Texte étudié:
Le danger cependant de cette matrice serait de faire croire à un pur et simple formalisme : le phrasé sans phrases, la légalité sans lois, l'énonciation sans énoncés ne seraient que des formes vides de tout contenu. Ceci nous conduirait à une interprétation de l'apparaître comme purement logiciste, comme formalisme au point d'un défaut d'être.

Pour soutenir l'écart d'avec ce logicisme, il me faut convoquer une autre interprétation de l'apparaître que j'emprunterais cette fois à Alain Badiou qui, dans une récente communication sur logique et mathématiques, reliait l'apparaître à la logique d'une tout autre manière : tout être étant être-là, l'apparaître touche au " là " de l'être-là, et la logique est alors logique du lieu de l'être en tant que celui-ci est toujours être-là.

Du point de nos préoccupations sur la musique, qu'est-ce que tout ceci est susceptible de nous indiquer ?

En un raccourci péremptoire, j'interpréterai l'apparaître de l'oeuvre musicale comme un " vouloir être ", comme son vouloir être. Qu'est-ce à dire ?

La loi de l'oeuvre comme être-là, c'est la musique, la musique comme espace constitué de pensée, comme situation musicale pour l'oeuvre ; soit : l'oeuvre est pour autant qu'elle est là, c'est-à-dire dans la musique. Cette appropriation par l'oeuvre de son " là " d'être-là musical, appropriation de son lieu d'existence, en l'occurrence de la musique telle qu'elle existe comme lieu de pensée, je l'appelle son " vouloir être ". Ceci revient à dire que l'oeuvre veut être en soutenant un rapport explicite à la musique, à quelque chose de plus grand qu'elle dans lequel elle se situe comme oeuvre. Il y a ainsi un rapport entre oeuvre et musique qui n'est pas de pur et simple recouvrement.

Ceci est connexe d'une thèse sous-jacente : l'oeuvre est sujet (et non pas objet pour un sujet percevant) et le véritable sujet musical est l'oeuvre et non pas l'individu qui l'a composée, interprétée ou écoutée. Cette thèse, fortement partisane, conduit à ce point : si l'oeuvre apparaît comme un phrasé sans phrases (plutôt qu'elle n'est telle), c'est que l'oeuvre veut être un phrasé sans phrases, c'est que l'oeuvre veut phraser sans que pour autant son être soit un être de phrases.

L'écart phrasé / phrases est ainsi projeté dans l'écart logique / ontologie car cet écart est registré comme celui du là et de l'être-là. Le " là " de l'oeuvre musicale, son lieu d'être, c'est alors le phraser qu'il faut ici entendre non comme participe passé (phrasé) mais comme verbe substantivé (phraser).

Le là de l'oeuvre musicale est voulu par elle. Il ne lui est donc pas entièrement donné. Il est produit par l'oeuvre en même temps que l'oeuvre se produit. Il est un acte, ou plutôt un faire de l'oeuvre.

Tâche à faire: Recopie le texte sur l'œuvre musicale entre « Le danger cependant » et « est toujours être-là. » inclus, en remplaçant « formalisme » par « schématisme ». Les données ne sont pas nécessaires ici.

Données recueillies:
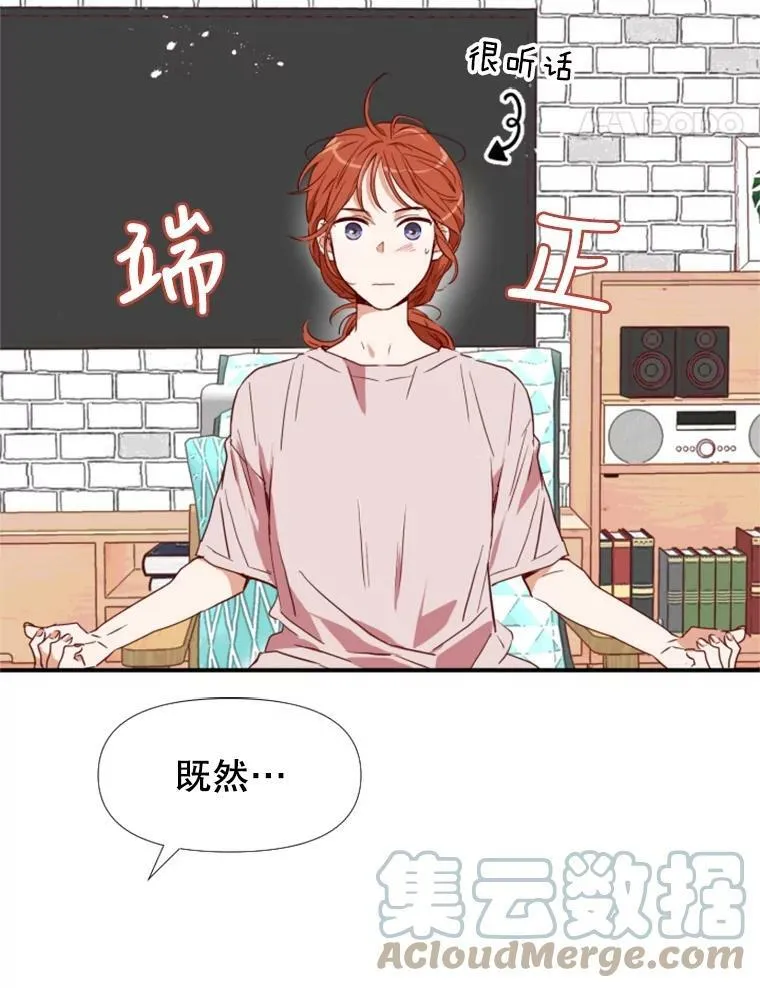 9.上班准备 第81页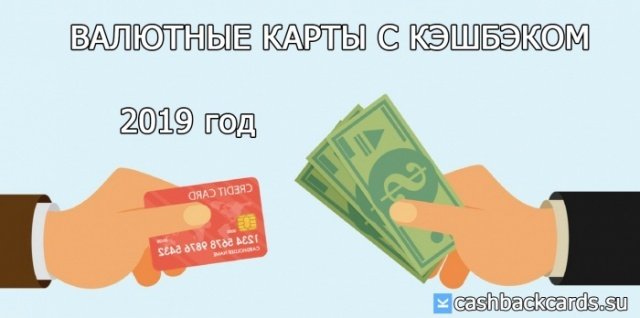 Лучшие валютные карты с кэшбэком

Tâche accomplie:
Le danger cependant de cette matrice serait de faire croire à un pur et simple schématisme : le phrasé sans phrases, la légalité sans lois, l'énonciation sans énoncés ne seraient que des formes vides de tout contenu. Ceci nous conduirait à une interprétation de l'apparaître comme purement logiciste, comme schématisme au point d'un défaut d'être.

Pour soutenir l'écart d'avec ce logicisme, il me faut convoquer une autre interprétation de l'apparaître que j'emprunterais cette fois à Alain Badiou qui, dans une récente communication sur logique et mathématiques, reliait l'apparaître à la logique d'une tout autre manière : tout être étant être-là, l'apparaître touche au " là " de l'être-là, et la logique est alors logique du lieu de l'être en tant que celui-ci est toujours être-là.